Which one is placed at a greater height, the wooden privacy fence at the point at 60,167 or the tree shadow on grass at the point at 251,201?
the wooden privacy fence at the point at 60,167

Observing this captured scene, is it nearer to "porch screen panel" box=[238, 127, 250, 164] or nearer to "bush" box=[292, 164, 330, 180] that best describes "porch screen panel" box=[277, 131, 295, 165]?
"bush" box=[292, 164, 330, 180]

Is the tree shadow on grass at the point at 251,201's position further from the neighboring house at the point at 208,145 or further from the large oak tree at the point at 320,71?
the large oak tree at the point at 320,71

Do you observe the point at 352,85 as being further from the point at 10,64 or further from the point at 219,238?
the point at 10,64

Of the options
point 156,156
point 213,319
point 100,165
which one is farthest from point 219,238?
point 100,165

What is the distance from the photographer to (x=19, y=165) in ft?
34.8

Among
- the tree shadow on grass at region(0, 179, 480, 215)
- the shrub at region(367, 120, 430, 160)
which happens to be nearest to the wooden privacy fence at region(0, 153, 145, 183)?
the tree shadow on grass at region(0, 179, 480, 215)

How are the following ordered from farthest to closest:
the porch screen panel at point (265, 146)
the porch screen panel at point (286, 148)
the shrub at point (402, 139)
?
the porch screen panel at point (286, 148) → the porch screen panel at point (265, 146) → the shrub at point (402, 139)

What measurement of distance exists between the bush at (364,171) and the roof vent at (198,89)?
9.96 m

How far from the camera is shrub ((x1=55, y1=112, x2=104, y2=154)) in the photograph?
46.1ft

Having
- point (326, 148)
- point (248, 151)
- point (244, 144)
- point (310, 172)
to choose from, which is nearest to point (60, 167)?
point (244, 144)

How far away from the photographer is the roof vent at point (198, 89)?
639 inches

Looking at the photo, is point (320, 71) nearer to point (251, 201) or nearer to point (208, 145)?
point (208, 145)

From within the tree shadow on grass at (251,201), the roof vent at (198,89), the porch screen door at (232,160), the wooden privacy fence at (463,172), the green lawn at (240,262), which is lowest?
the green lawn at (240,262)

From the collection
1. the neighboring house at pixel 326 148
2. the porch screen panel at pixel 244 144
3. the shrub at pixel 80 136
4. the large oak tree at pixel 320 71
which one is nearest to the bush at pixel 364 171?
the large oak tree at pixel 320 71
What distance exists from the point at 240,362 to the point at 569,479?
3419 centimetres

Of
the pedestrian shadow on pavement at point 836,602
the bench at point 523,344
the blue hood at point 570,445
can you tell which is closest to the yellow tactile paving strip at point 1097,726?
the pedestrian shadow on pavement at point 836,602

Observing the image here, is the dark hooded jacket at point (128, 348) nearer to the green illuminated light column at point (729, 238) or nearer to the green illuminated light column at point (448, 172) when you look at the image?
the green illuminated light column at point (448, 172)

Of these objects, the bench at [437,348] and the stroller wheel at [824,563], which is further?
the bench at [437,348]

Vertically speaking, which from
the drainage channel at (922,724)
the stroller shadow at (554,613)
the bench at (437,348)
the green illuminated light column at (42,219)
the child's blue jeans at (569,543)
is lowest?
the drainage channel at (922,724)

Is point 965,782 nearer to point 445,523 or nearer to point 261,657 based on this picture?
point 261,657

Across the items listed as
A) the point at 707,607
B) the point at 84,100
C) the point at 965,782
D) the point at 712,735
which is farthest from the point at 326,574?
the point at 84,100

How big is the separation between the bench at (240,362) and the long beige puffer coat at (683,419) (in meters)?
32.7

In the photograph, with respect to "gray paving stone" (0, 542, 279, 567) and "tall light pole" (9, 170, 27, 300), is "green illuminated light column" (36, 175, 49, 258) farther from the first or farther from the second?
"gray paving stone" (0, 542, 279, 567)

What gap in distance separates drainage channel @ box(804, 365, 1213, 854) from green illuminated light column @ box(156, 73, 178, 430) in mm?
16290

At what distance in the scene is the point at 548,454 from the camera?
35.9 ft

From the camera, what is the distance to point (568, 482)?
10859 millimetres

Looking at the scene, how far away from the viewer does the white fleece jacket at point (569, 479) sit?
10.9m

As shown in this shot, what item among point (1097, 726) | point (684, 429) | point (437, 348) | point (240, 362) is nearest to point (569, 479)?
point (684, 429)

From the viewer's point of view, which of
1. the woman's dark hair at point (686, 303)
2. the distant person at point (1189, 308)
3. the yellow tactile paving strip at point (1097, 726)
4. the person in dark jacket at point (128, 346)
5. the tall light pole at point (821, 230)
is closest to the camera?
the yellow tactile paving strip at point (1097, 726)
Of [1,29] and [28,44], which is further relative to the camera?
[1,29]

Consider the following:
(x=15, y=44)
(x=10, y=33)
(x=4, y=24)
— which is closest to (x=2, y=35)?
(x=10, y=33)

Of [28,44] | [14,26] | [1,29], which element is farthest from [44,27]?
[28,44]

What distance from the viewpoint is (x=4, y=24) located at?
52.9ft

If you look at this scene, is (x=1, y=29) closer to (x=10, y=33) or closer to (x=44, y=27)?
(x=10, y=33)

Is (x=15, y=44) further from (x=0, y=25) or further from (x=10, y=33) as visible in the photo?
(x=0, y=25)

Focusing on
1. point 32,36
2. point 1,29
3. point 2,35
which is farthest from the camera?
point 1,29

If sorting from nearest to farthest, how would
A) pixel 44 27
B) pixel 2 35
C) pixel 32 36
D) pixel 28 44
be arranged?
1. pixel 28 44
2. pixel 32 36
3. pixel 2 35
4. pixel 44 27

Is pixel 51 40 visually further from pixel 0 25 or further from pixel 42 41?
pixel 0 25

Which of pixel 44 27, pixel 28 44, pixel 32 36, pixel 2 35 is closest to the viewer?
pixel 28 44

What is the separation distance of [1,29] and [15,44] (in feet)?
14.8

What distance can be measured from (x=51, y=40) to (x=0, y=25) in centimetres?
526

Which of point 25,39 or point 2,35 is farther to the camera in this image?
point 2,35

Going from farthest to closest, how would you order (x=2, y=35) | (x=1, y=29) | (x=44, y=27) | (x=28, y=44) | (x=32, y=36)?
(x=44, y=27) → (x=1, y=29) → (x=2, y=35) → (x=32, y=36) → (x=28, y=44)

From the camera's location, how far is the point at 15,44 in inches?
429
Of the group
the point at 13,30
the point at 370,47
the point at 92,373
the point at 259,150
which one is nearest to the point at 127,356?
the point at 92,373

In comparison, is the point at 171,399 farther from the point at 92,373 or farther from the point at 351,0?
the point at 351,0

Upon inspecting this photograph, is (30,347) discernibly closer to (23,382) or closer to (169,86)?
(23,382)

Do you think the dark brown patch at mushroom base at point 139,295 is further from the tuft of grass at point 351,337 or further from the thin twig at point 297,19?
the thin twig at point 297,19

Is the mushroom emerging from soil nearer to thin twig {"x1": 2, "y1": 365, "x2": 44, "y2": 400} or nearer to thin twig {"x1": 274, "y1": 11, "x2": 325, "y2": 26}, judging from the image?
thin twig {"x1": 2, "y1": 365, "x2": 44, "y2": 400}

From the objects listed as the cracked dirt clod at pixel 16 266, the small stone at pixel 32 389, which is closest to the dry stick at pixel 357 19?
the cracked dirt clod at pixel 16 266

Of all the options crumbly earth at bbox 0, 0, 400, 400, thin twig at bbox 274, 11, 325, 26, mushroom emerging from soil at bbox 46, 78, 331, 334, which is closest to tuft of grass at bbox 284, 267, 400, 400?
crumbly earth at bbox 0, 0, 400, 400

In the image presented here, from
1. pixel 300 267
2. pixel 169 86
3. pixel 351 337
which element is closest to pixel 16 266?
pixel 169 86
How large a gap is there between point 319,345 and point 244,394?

--------------------------------

Return the line that contains "Is pixel 51" and all lines after it, verbatim, and nothing else.

Is pixel 51 40 visually further from pixel 0 25 or further from pixel 42 41?
pixel 0 25

Which of pixel 44 27, pixel 28 44, pixel 32 36, pixel 2 35 is closest to the viewer?
pixel 28 44

What is the separation distance of [1,29] and [15,44] (in feet)?
14.8

What distance can be measured from (x=51, y=40) to (x=0, y=25) in centimetres?
526

Which of point 25,39 or point 2,35 is farther to the camera in this image?
point 2,35

Going from farthest to closest, how would you order (x=2, y=35) | (x=1, y=29) | (x=44, y=27) | (x=28, y=44) | (x=32, y=36)?
(x=44, y=27) → (x=1, y=29) → (x=2, y=35) → (x=32, y=36) → (x=28, y=44)

From the camera's location, how far is the point at 15,44 in inches?
429
Of the group
the point at 13,30
the point at 370,47
the point at 92,373
the point at 259,150
which one is nearest to the point at 127,356?
the point at 92,373

In comparison, is the point at 171,399 farther from the point at 92,373 or farther from the point at 351,0?
the point at 351,0

Upon inspecting this photograph, is (30,347) discernibly closer to (23,382) or closer to (169,86)?
(23,382)

Do you think the dark brown patch at mushroom base at point 139,295 is further from the tuft of grass at point 351,337 or further from the thin twig at point 297,19?
the thin twig at point 297,19

Is the mushroom emerging from soil nearer to thin twig {"x1": 2, "y1": 365, "x2": 44, "y2": 400} or nearer to thin twig {"x1": 274, "y1": 11, "x2": 325, "y2": 26}, judging from the image?
thin twig {"x1": 2, "y1": 365, "x2": 44, "y2": 400}

From the objects listed as the cracked dirt clod at pixel 16 266, the small stone at pixel 32 389, which is closest to the dry stick at pixel 357 19?
the cracked dirt clod at pixel 16 266

Of all the options crumbly earth at bbox 0, 0, 400, 400, thin twig at bbox 274, 11, 325, 26, mushroom emerging from soil at bbox 46, 78, 331, 334, which is closest to tuft of grass at bbox 284, 267, 400, 400?
crumbly earth at bbox 0, 0, 400, 400

In the image presented here, from
1. pixel 300 267
2. pixel 169 86
3. pixel 351 337
which element is closest to pixel 16 266?
pixel 169 86
How large a gap is there between point 319,345 and point 244,394?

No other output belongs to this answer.